Doctor of Philosophy

First Advisor

Wheeler Ruml

Second Advisor

Momotaz Begum

Third Advisor

Laura Dietz

Abstract

Autonomous robotic systems are becoming widespread in the form of self-driving cars, drones, and even as consumer appliances. These systems all have a planner that makes them autonomous. The planner defines the way these robots evaluate and select among the possible actions that are available to them.

This dissertations is about a specific type of planning called on-line real-time planning that is especially applicable to autonomous robots.

The central thesis of this work is that real-time heuristic search can be a viable planning method for complex state spaces.
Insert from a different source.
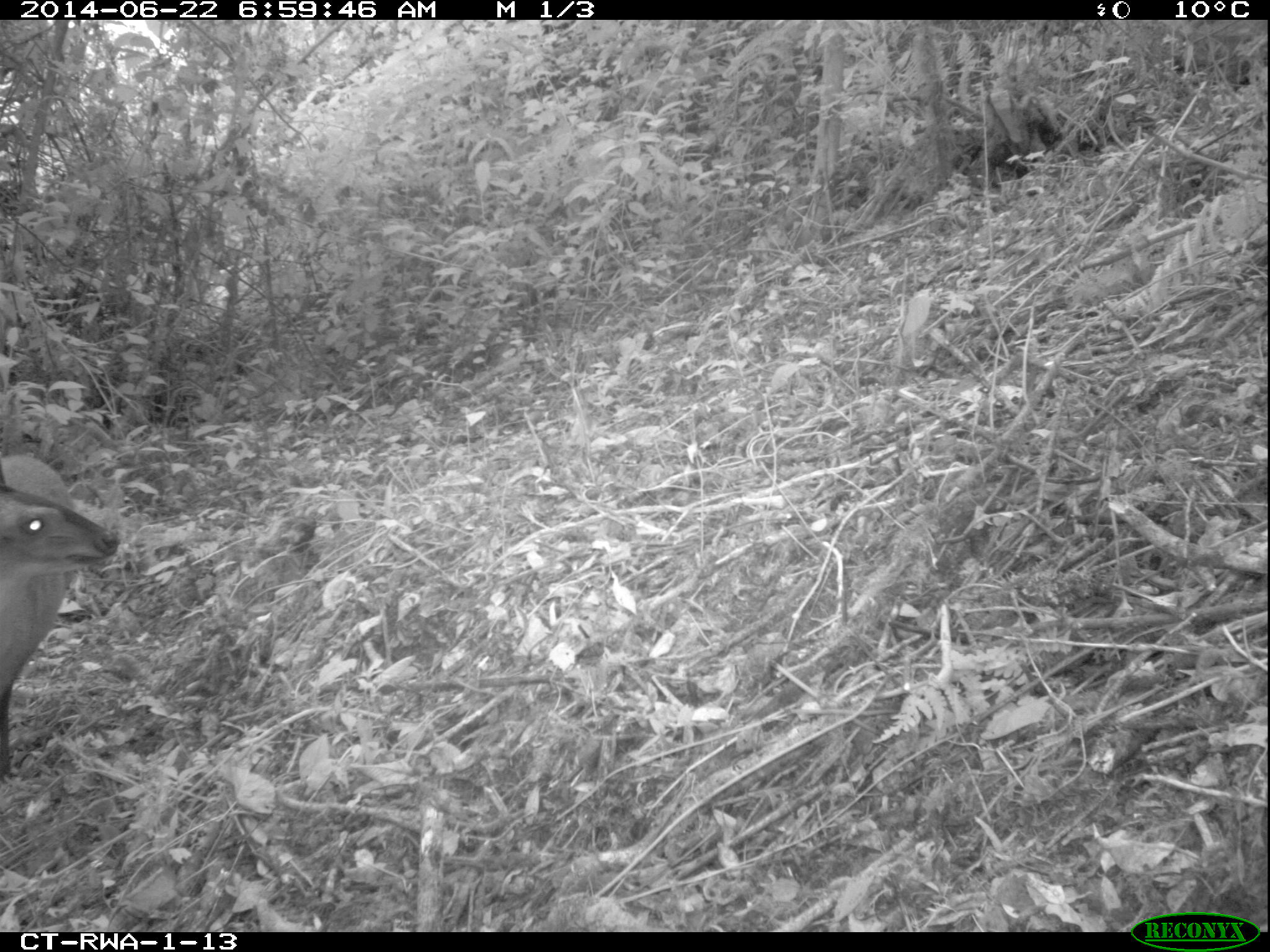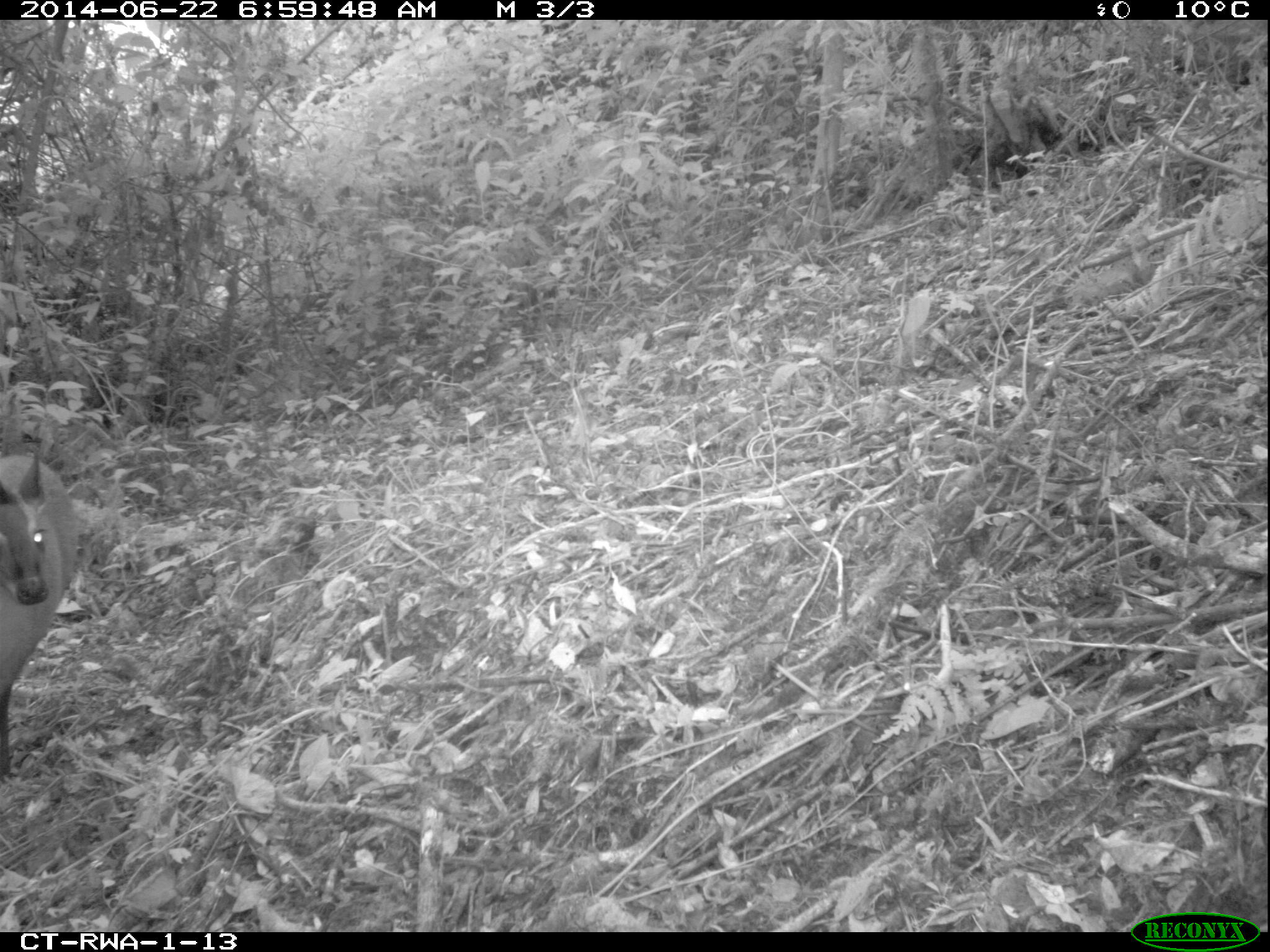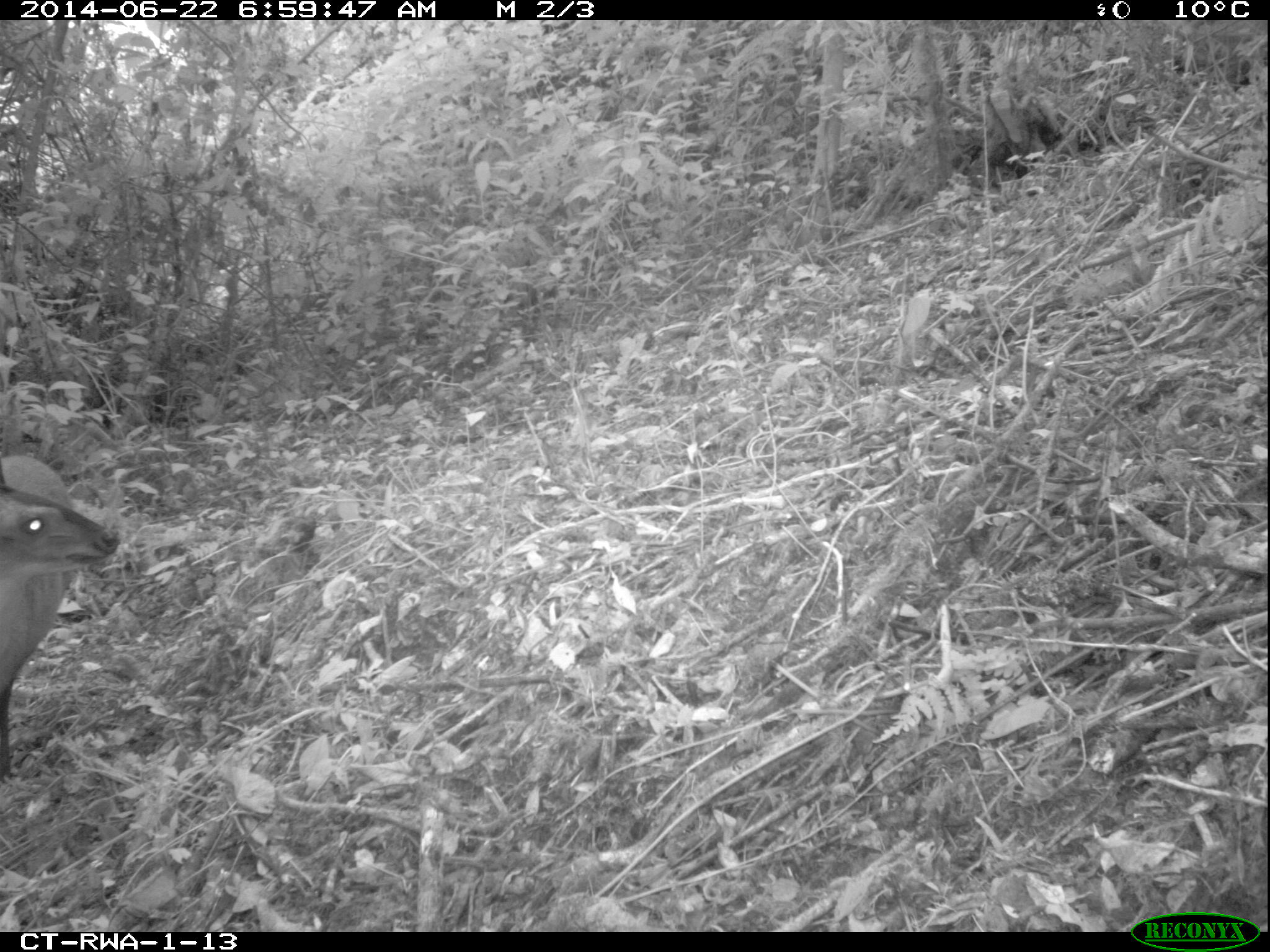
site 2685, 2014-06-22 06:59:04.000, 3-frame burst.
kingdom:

Planning for autonomous agents requires novel methods that are not direct adaptations of off-line planning methods but designed specifically for the task to provide fast and reliable execution while keeping the agent safe to guarantee that the goal will be reached. While there are many approaches to planning for embodied agents, my work pursues a class of on-line planning methods called real-time heuristic search that provide real-time bounds on action selection time.

This dissertation makes three major contributions.

Traditional real-time search algorithms are not guaranteed to recognize a subgraph from which the goal is not reachable before entering it, thus they are inherently incomplete in domains with dead-ends when a time bound is imposed on the planner. The first contribution of my dissertation addresses this issue by introducing a real-time search method with completeness guarantees in domains with dead-ends.

Real-time planning in the presence of local minima is particularly challenging due to the bounded rationality of real-time decision making. The second contribution of my dissertations is to introduce novel methods to mitigate this deficiency of real-time search.

Real-time search methods should be designed specifically to optimize the metric of interest: goal achievement time. Having more time to think leads to more informed and better quality decisions that can improve the overall goal achievement time. The third contribution of my dissertation is the introduction of a real-time metareasoning technique that considers actions that do not lead to the best discovered node, according to the commonly used f metric, in order to provide more time to the agent to plan the upcoming iteration.

Together these contributions support that: real-time heuristic search is a viable planning method for complex state spaces.